EXTRACT PROVIDED:
+++

China’s economy suffers and UK housing market cools off in the heat
Steve Clayton, fund manager at HL Select: “A slew of Chinese data has been released showing the Asian giant’s economy lagging behind forecasters’ expectations. Industrial production, retail sales, fixed-asset investment all came in below estimates, whilst youth unemployment reached a record level of 20%. China’s central bank lowered interest rates on a series of key money-market instruments, making a reduction in the rates charged by leading Chinese banks likely when they set their monthly rates next week.
China’s economy is suffering from ongoing Covid lockdowns and a fragile property market. Developers reported lower rates of investment into new building projects whilst sales of new homes dived by 31% in the year to end-July.
In the UK, property website, Rightmove reported that asking prices in August fell by the most for two and a half years. August is a month that often sees a setback with buyers in holiday mode, but this year’s 1.3% August dip is the largest monthly drop for some while. Rightmove’s Tim Bannister said the dip was most pronounced in London and top-end properties and said indicators were pointing to a continuing cooling of the market.
Rightmove said that over the last twenty years, the average price of properties had risen by 134% to £365k, outstripping a 76% gain in average wages and a 93% rise in the RPI. In a sign of how the rising cost of living is hitting home, not least through higher interest rates, Rightmove reported that the average monthly mortgage payments for first time buyers with a 10% deposit had breached £1,000 for the first time.
Bloomberg have polled economists on their views of the prospects of growth in the Eurozone economies and found that contributors now see 60% chance of a recession in the next 12 months, up from 45% in their previous survey, and just 20% in a survey taken before the invasion of Ukraine by Russia. Inflationary pressures mean that the economists still expect the European Central Bank to continue raising rates, with a half-point rise seeming likely in September.

+++

ABOUT THIS EXERCISE:
Continue the market commentary on China's economy and the UK housing market from the point where it stops. The rows that follow are not needed for anything here.

+++

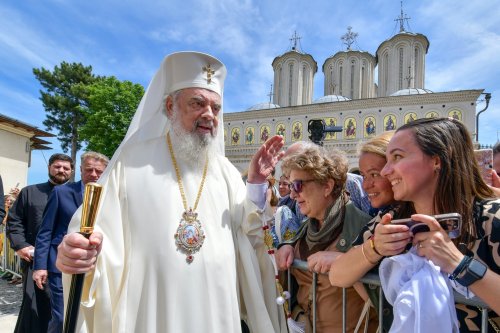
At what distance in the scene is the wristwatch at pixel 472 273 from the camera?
1.19m

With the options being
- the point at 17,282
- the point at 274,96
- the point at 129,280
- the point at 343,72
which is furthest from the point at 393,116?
the point at 129,280

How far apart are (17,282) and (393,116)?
26986 mm

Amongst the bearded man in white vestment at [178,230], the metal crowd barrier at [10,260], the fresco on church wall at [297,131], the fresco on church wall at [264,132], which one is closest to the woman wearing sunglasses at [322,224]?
the bearded man in white vestment at [178,230]

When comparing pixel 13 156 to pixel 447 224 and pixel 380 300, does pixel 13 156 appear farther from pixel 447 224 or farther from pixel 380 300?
pixel 447 224

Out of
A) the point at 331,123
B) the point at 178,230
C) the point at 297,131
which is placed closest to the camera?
the point at 178,230

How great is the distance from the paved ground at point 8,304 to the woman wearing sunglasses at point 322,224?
180 inches

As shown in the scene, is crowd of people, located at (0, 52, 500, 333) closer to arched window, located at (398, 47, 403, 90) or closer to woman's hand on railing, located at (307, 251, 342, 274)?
woman's hand on railing, located at (307, 251, 342, 274)

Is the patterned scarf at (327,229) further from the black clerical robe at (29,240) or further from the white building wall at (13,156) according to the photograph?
the white building wall at (13,156)

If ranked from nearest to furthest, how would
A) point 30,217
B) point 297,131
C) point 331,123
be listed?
point 30,217 → point 331,123 → point 297,131

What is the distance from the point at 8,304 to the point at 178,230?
557 centimetres

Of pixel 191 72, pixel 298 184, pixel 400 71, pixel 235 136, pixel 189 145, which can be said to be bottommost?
pixel 298 184

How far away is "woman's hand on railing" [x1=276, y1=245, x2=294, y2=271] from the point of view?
2.14m

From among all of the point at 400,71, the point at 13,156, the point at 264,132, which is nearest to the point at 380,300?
the point at 13,156

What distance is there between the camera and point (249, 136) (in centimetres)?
3291
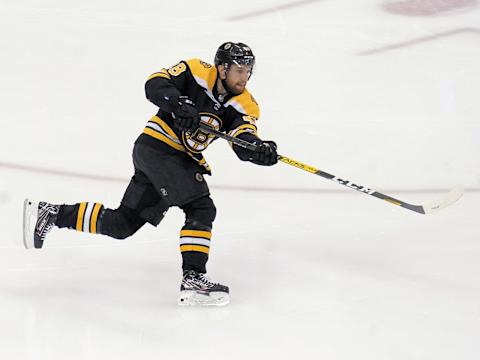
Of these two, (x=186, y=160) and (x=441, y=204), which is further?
(x=441, y=204)

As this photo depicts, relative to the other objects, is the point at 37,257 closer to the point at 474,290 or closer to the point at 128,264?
the point at 128,264

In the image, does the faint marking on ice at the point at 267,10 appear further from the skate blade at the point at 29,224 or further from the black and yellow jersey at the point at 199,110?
the skate blade at the point at 29,224

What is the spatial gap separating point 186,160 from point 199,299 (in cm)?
51

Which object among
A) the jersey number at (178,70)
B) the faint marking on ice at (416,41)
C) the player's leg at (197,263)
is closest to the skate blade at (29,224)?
the player's leg at (197,263)

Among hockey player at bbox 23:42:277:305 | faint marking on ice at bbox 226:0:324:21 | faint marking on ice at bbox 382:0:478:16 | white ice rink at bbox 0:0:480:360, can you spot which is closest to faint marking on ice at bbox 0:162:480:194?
white ice rink at bbox 0:0:480:360

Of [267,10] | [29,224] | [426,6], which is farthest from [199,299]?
[426,6]

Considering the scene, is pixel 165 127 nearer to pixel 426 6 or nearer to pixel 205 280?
pixel 205 280

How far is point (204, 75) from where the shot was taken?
11.3ft

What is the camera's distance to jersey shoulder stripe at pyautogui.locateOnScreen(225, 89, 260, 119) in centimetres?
345

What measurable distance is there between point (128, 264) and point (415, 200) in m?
1.46

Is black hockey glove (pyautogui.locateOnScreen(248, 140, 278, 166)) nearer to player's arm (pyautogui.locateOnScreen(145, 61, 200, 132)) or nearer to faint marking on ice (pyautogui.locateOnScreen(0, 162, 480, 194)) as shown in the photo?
player's arm (pyautogui.locateOnScreen(145, 61, 200, 132))

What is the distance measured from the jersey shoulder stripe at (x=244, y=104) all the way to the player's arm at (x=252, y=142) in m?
0.02

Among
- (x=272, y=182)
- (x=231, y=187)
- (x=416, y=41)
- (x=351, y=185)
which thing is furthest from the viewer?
(x=416, y=41)

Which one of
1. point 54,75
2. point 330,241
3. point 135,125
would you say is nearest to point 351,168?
point 330,241
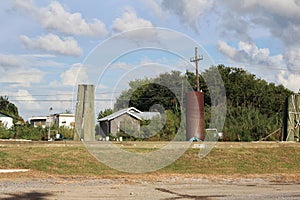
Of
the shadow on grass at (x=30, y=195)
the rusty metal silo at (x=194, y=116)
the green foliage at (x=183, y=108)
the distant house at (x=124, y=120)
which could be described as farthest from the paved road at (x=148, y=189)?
the rusty metal silo at (x=194, y=116)

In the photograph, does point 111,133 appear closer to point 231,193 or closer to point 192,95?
point 192,95

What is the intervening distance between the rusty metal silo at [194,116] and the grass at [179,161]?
17.5ft

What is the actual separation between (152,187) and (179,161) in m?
6.36

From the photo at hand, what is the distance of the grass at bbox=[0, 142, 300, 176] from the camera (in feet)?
62.8

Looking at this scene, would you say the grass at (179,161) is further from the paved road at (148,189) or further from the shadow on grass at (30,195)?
the shadow on grass at (30,195)

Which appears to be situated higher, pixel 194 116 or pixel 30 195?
pixel 194 116

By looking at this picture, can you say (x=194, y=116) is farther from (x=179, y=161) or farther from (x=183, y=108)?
(x=179, y=161)

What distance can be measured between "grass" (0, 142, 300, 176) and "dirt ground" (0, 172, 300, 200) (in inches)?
54.2

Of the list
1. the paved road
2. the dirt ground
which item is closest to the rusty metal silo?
the dirt ground

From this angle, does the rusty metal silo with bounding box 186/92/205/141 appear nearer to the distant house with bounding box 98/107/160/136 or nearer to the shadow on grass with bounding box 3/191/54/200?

+++

ANSWER SPACE:
Phoenix Group plc has reported that half-year cash generation has risen 9% to £950m and the group now expects to hit the top end of earlier estimates for the full year of £1.3bn – £1.4bn. The group, which specialises in acquiring books of older Life Assurance policies and reducing their operational costs to release capital and earnings, says it was performing strongly, with a Solvency II surplus of 186%, above the top of its target range. New business written in the period will deliver an incremental £430m of long-term cash generation, more than double the previous year’s run-rate. The group announced a 3% dividend increase and flagged a further 2.5% increase at the full year as likely.
AstraZeneca reports that its Enhertu drug, produced jointly with Japan’s Daiichi Sankyo, had been proven to offer statistically significant and clinically meaningful progression-free survival amongst breast cancer patients with HER2-positive disease that was either inoperable or had already begun metastasising (spreading) compared to current treatments.